Modern vehicles use hundreds of sensors which produce thousands of different data points, or signals, amounting to terabytes of data available per vehicle per day. There are thousands of signals or data points available on modern vehicles ranging from door lock state, fuel or charge level to tire pressure sensors and anti-lock brake control unit status. There is no question vehicles are transforming, becoming connected, electric and autonomous all of which relies extensively on signals data. To facilitate innovation and development on various use cases the W3C established a strategic alliance with COVESA.
At the center of this effort is a common data model for these vehicle signals, namely the Vehicle Signal Specification (VSS) which has its own explainer. The W3C Automotive Working Group is creating the means to access this data in a standardized way with the Vehicle Information Service Specification (VISS). The service can reside either in the vehicle, or in the cloud. Client applications can also reside in the vehicle, cloud or running on a nomad device such as a smartphone.
Vehicle signals, the definition and access to them, has historically been OEM proprietary. This has made it difficult for suppliers, commercial fleets, tech companies, insurance companies, regulators and other interested parties to integrate across vehicle brands. Furthermore, since VISS and VSS are open standards their use will reduce cost, promote innovation, interoperability and facilitate third party software development.

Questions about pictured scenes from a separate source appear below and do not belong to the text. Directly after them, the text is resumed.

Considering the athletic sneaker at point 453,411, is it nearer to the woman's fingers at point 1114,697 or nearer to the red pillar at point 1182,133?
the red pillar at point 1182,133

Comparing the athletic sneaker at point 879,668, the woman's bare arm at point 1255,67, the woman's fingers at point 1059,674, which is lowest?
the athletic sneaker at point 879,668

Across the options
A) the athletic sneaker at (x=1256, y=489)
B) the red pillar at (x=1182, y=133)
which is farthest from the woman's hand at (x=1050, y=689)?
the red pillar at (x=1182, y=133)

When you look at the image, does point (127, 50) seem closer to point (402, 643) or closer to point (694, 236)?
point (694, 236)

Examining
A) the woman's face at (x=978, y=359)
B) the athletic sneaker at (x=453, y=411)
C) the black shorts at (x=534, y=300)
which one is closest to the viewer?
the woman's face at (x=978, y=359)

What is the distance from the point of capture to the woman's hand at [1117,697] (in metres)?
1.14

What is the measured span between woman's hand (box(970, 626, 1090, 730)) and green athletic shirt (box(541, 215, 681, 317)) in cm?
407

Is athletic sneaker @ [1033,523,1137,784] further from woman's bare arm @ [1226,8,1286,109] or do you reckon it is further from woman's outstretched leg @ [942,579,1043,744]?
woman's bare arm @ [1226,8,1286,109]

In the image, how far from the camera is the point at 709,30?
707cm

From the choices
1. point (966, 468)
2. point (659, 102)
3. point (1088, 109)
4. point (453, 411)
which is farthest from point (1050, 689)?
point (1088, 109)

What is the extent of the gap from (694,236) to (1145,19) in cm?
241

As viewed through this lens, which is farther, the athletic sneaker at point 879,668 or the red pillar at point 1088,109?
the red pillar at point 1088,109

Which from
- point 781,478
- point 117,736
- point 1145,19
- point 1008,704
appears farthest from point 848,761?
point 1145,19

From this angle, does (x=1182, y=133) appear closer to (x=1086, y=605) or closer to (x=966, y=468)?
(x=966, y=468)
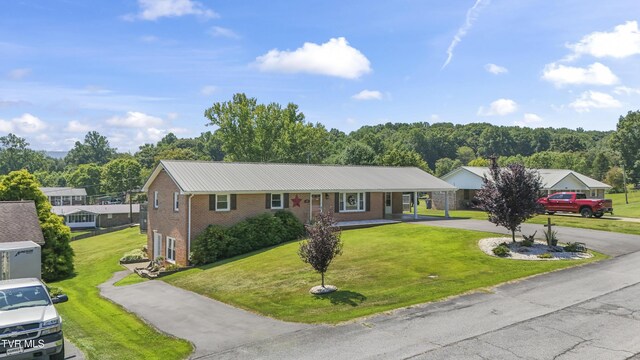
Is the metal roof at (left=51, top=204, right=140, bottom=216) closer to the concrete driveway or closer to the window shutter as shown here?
the window shutter

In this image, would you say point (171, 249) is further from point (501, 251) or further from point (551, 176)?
point (551, 176)

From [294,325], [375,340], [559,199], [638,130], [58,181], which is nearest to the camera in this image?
[375,340]

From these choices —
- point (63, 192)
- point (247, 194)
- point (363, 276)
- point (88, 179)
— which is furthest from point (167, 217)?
point (88, 179)

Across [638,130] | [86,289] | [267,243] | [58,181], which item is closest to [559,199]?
[267,243]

VSS uses a tree structure with well defined open definitions, but it also has the ability to be extended to handle new and /or proprietary signals if needed. The transport and access (API) together comprise by the VISS version 2 specification, it includes HTTPS, MQTT, as well as Websockets which was the only transport protocol supported in the first version of VISS. The second and current version of the VISS includes a complete access control model, and filtering techniques to better fit OEM requirements.
The intention is to use web technologies to facilitate development of applications with limited, trusted entities and to not make vehicles available for arbitrary connections over the web. Access to specific data points and use of the information is outside of the scope of this work. It is expected automotive manufacturers will govern which parties can run logic on or against vehicles, manage permissions, conduct security and legal/privacy audits. Regulators and courts, Massachussets Right to Repair lawsuit as an example, will undoubtedly influence this as well. The W3C Automotive Working Group, together with the COVESA Security and Data Expert Groups will likely produce formal best practices which will include security and privacy aspects.

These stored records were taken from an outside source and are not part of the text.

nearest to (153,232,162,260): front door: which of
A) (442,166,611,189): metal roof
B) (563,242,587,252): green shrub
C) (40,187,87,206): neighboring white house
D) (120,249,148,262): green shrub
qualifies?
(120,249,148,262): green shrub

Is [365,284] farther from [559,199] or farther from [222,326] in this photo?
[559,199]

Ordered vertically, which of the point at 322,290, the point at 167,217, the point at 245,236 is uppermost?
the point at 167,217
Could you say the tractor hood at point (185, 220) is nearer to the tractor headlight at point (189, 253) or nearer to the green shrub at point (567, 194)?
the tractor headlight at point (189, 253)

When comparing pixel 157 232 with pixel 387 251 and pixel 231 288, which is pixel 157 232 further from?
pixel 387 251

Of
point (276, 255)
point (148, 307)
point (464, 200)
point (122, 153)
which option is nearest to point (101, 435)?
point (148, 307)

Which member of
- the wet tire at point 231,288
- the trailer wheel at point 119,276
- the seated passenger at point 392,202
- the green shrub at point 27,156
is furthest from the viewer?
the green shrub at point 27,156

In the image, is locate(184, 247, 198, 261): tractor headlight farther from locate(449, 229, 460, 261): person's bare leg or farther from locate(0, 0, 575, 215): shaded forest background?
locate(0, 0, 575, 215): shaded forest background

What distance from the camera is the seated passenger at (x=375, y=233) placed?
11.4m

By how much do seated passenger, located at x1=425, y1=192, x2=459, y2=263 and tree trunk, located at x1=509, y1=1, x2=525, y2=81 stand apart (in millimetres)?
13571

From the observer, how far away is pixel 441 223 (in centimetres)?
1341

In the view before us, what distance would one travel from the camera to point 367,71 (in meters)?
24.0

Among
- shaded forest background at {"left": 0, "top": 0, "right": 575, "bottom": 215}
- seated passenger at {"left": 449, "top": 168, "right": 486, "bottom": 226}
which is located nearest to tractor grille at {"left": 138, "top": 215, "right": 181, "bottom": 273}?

VISS version 1 deferred on access control to individual implementations and as mentioned only supported Websockets. Of the thousands of data points potentially available, a client application could subscribe to an allowed subset, receive initial and updated values over time. The second version expanded on the filters available for Websocket subscriptions and allows for individual requests over HTTPS or MQTT of individual signals or if allowed a logical branch of signals. For example, requesting /Vehicle/Drivetrain/Transmission would, if authorized, return all data available for a vehicle's transmission.
Notes on implementation and use
VISS has known implementations by Volvo, BMW, JLR, Renesas, Bosch, Visteon, Geotab, AGL and Mitsubishi Electric to name a few. The underlying data model VSS is seeing much wider adoption, eg within AWS Fleetwise or accompanying ontology (VSSo) for machine learning, since its uses go far beyond a single API.
A client application for example could reside on the vehicle itself on an on-board logic, telematics or head unit. From there it can authenticate itself against VISS and based on permissions granted for the specific application, can read or even write data to/from the vehicle. Applications may be user facing, providing information to operator or occupants or performing data sampling for analysis.
There are multiple uses for vehicle telematics data. Electric vehicle charging events can be combined with charging infrastructure, route planning and weather conditions to plan trips on a vehicles' behalf and ensure battery is not depleted. Insurance companies use it, with owner/operator permission and typically in exchange for a discount on premium, to assess driving behavior. Fleet operators and mechanic services can assess vehicles performance and predict maintenance issues before they arise and leave a vehicle stranded. Information about a vehicles' status, location, fuel/charge level, diagnostics, etc can be conveyed to the owner on the head unit/in-vehicle infotainment or a trusted, paired smartphone.
The W3C / COVESA CVII is broad in scope and VISS is an important component, to address needs within the vehicle, cloud, AI/knowledge graph, service and solution level all centered on the common vehicle data model VSS. Various potential architectures are under discussion, especially as COVESA and AutoSAR are seeking to increase collaboration. Architectural terms are maintained by COVESA as well as a Mira board of potential architecures which VISS might be a part of.
A standards based interface, and data model, supports interoperability between vehicle brands, and thus enables an open ecosystem where innovation of new services can thrive.